▸ Instruction:
Copy the lines below verbatim, but only from the line containing "Over what distance" through the end of the data.

***** Source material *****

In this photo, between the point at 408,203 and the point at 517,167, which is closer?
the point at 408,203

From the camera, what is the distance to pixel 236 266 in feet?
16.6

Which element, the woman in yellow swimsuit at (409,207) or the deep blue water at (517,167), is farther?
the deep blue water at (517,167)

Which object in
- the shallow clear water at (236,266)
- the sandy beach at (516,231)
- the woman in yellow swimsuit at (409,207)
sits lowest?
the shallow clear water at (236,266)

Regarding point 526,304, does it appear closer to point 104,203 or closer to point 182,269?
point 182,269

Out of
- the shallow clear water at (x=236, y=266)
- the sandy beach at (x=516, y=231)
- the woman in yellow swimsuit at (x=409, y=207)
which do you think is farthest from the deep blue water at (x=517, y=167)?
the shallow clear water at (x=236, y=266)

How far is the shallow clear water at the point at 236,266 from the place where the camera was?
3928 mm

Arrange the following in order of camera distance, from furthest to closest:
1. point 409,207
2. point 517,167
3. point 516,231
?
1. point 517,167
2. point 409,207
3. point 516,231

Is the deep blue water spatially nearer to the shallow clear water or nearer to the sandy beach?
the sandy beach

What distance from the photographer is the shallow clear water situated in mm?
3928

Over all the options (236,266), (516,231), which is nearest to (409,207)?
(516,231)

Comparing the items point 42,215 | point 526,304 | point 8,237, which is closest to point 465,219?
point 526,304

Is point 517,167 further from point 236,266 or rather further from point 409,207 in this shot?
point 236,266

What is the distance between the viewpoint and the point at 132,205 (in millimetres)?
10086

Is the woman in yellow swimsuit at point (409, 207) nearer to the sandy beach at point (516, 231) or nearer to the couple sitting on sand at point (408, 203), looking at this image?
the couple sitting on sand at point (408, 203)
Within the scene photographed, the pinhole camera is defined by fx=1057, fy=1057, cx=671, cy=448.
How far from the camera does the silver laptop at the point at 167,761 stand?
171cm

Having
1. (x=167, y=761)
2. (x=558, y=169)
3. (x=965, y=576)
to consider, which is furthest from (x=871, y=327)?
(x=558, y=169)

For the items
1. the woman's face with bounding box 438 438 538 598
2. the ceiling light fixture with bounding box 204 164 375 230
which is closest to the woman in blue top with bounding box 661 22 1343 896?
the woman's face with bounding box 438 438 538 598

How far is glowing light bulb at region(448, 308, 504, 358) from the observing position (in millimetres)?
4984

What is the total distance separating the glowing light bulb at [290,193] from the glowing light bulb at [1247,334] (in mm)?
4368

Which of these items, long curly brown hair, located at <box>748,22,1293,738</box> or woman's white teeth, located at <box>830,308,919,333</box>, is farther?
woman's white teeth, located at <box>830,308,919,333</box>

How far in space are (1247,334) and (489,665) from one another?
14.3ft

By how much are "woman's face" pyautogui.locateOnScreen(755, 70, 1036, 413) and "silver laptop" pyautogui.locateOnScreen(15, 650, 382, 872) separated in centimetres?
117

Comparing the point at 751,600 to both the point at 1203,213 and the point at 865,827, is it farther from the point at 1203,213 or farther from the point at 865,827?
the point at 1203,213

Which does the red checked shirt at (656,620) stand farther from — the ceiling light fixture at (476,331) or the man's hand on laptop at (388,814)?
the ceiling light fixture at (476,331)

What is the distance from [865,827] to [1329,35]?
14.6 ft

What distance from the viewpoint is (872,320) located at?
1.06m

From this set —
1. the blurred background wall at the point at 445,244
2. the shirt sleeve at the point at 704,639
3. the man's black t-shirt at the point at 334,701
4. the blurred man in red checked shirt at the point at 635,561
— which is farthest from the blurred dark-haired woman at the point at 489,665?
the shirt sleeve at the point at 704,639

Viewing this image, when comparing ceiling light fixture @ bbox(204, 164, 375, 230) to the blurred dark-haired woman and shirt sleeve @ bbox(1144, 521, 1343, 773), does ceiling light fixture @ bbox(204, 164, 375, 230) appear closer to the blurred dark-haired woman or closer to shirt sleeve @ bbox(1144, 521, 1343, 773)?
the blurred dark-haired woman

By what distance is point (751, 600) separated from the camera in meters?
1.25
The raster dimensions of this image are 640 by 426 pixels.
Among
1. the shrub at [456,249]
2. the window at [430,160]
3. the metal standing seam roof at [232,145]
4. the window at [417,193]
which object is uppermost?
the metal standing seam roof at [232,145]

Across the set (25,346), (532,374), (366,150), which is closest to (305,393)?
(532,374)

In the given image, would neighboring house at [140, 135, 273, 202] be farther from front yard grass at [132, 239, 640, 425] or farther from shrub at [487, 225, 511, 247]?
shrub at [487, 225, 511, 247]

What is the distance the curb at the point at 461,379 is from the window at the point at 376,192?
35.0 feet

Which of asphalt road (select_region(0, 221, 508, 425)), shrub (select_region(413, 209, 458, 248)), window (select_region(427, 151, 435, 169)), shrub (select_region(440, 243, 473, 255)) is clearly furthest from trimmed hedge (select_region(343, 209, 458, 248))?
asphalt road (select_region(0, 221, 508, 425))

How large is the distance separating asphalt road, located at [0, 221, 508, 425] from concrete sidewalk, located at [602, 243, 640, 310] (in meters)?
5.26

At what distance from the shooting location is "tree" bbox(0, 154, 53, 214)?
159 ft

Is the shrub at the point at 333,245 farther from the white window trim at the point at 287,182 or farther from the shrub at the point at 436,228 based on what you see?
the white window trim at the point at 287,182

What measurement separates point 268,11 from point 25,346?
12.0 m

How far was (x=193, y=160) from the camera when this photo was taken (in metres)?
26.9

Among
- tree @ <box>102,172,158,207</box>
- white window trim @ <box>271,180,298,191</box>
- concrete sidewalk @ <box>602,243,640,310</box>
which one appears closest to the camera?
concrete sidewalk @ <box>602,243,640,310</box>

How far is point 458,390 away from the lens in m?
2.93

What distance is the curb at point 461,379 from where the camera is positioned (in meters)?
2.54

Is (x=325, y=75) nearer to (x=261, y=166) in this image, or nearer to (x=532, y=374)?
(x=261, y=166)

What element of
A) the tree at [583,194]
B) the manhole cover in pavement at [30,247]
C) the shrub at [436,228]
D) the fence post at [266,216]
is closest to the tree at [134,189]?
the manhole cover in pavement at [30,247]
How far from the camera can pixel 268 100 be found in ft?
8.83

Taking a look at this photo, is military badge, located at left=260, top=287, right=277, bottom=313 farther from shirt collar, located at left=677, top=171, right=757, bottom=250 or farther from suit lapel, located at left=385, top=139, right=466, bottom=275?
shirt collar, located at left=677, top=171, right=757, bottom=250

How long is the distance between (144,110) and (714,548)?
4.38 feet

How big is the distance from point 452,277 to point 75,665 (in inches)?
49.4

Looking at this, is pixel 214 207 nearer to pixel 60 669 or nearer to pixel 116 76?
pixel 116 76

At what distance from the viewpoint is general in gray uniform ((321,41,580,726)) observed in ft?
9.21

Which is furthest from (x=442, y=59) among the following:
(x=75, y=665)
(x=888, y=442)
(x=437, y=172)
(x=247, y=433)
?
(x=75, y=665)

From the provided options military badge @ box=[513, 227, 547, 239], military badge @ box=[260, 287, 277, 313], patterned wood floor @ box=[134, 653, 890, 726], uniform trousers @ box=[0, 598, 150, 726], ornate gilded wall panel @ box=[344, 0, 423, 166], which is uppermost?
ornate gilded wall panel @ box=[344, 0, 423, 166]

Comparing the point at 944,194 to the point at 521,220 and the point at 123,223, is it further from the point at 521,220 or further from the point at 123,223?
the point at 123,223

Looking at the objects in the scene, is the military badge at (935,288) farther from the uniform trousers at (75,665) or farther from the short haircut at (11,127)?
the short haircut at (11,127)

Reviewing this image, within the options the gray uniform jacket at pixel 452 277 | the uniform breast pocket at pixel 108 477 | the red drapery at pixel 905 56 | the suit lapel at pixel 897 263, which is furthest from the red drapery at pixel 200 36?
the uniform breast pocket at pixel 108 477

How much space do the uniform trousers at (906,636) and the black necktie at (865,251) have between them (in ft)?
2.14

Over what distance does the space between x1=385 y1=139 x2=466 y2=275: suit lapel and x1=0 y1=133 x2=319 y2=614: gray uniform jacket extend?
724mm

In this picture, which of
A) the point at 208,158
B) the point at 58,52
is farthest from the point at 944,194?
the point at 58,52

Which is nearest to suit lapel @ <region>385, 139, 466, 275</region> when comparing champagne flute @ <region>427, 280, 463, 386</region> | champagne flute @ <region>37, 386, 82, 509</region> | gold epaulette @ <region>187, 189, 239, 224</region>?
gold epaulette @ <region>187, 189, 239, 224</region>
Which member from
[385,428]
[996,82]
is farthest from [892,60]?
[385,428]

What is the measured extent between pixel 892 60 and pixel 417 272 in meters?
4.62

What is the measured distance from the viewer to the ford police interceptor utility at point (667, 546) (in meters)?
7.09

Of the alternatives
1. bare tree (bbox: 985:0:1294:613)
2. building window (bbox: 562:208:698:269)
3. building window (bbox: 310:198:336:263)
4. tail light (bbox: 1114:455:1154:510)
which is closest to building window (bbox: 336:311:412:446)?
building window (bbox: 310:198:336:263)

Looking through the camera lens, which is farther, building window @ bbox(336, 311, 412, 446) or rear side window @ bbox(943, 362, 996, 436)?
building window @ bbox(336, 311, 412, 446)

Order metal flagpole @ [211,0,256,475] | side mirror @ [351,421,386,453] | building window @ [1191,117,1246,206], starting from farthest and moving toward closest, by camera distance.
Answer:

*****

▸ Output of the exercise:
Over what distance does the space between x1=385 y1=139 x2=466 y2=275: suit lapel and x1=0 y1=133 x2=319 y2=614: gray uniform jacket extend?
724mm

In this picture, which of
A) the point at 208,158
B) the point at 58,52
is farthest from the point at 944,194?
the point at 58,52

Which is nearest to suit lapel @ <region>385, 139, 466, 275</region> when comparing champagne flute @ <region>427, 280, 463, 386</region> | champagne flute @ <region>37, 386, 82, 509</region> | gold epaulette @ <region>187, 189, 239, 224</region>?
gold epaulette @ <region>187, 189, 239, 224</region>
Which member from
[385,428]
[996,82]
is farthest from [892,60]?
[385,428]

What is the measured extent between pixel 892 60 and pixel 417 272 in meters?
4.62

What is the measured distance from the viewer to the ford police interceptor utility at point (667, 546) (in meters)?
7.09

Of the alternatives
1. bare tree (bbox: 985:0:1294:613)
2. building window (bbox: 562:208:698:269)
3. building window (bbox: 310:198:336:263)
4. tail light (bbox: 1114:455:1154:510)
which is closest to building window (bbox: 336:311:412:446)?
building window (bbox: 310:198:336:263)

Looking through the camera lens, which is farther, building window @ bbox(336, 311, 412, 446) or rear side window @ bbox(943, 362, 996, 436)?
building window @ bbox(336, 311, 412, 446)

Order metal flagpole @ [211,0,256,475] | side mirror @ [351,421,386,453] | building window @ [1191,117,1246,206], starting from farthest and moving toward closest, by camera distance.
Answer:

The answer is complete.